There are some spherical balloons taped onto a flat wall that represents the XY-plane. The balloons are represented as a 2D array points where points[i] = [xstart, xend] denotes a balloon whose horizontal diameter stretches between xstart and xend. You do not know the exact y-coordinates of the balloons.

Arrows can be shot up directly vertically (in the positive y-direction) from different points along the x-axis. A balloon with xstart and xend is burst by an arrow shot at x if xstart <= x <= xend. There is no limit to the number of arrows that can be shot. A shot arrow keeps traveling up infinitely, bursting any balloons in its path.

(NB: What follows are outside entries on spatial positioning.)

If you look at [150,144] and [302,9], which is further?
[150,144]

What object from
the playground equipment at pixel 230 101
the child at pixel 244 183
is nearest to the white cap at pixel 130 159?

Given the array points, return the minimum number of arrows that must be shot to burst all balloons.

Examples

Example 1:

Input: points = [[10,16],[2,8],[1,6],[7,12]]
Output: 2
Explanation: The balloons can be burst by 2 arrows:
- Shoot an arrow at x = 6, bursting the balloons [2,8] and [1,6].
- Shoot an arrow at x = 11, bursting the balloons [10,16] and [7,12].

Example 2:

Input: points = [[1,2],[3,4],[5,6],[7,8]]
Output: 4
Explanation: One arrow needs to be shot for each balloon.

Example 3:

Input: points = [[1,2],[2,3],[3,4],[4,5]]
Output: 2
Explanation: The balloons can be burst by 2 arrows:
- Shoot an arrow at x = 2, bursting the balloons [1,2] and [2,3].
- Shoot an arrow at x = 4, bursting the balloons [3,4] and [4,5].

Constraints

  • 1 <= points.length <= 10^5
  • points[i].length == 2
  • -2^31 <= xstart < xend <= 2^31 - 1

Clarification Questions

Before diving into the solution, here are 5 important clarifications and assumptions to discuss during an interview:

  1. Balloon representation: How are balloons represented? (Assumption: [xstart, xend] - horizontal span of balloon)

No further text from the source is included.